PROMPT
Your output is one number, the count of lines in the listing below that hold the word "months".

GIVEN ENTRIES
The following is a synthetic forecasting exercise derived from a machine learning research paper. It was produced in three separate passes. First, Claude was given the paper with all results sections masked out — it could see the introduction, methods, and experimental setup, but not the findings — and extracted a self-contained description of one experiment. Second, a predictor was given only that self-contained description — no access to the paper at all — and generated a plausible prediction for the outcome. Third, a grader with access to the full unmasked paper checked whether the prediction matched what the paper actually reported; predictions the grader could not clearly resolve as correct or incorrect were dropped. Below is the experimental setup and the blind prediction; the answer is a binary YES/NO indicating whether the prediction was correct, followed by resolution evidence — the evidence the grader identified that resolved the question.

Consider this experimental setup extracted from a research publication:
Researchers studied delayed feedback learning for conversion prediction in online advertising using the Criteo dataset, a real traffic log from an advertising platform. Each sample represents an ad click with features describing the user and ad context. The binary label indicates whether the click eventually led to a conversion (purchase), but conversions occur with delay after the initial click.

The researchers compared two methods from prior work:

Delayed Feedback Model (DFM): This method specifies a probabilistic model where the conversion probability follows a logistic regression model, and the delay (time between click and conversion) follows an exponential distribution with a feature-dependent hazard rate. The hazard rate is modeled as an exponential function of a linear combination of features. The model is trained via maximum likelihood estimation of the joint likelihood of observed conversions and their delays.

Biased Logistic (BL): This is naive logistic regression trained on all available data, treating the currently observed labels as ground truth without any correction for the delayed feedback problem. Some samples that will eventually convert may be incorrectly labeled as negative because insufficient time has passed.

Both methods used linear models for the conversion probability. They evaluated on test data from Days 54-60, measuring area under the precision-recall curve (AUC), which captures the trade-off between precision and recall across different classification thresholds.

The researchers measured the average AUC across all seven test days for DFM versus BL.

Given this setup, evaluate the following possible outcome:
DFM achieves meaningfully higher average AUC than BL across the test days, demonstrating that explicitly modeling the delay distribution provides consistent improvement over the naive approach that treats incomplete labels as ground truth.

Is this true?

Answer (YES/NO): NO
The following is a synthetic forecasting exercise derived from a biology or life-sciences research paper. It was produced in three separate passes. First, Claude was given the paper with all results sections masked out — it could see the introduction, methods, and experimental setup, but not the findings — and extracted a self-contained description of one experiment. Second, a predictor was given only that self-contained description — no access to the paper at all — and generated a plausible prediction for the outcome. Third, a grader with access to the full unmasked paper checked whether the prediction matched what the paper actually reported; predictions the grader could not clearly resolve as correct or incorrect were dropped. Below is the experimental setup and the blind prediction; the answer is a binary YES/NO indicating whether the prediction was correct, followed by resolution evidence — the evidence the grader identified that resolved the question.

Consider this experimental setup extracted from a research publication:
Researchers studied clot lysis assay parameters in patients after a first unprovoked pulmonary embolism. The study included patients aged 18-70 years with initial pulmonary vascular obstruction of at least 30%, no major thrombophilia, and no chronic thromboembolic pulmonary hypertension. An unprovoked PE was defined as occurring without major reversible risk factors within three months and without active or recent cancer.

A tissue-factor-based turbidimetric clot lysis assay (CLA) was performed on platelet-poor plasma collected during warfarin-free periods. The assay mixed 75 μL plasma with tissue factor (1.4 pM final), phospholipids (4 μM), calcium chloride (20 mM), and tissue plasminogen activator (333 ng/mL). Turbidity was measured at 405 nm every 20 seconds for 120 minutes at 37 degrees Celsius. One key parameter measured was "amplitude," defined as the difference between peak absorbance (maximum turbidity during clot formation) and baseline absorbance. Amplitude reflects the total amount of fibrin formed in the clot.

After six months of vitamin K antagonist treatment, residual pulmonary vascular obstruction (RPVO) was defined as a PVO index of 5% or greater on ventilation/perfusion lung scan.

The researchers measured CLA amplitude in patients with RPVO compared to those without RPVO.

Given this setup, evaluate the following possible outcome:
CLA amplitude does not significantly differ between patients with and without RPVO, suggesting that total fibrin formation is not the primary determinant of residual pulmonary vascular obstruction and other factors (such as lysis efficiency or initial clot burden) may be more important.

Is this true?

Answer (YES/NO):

RESULT FOR THIS TASK
2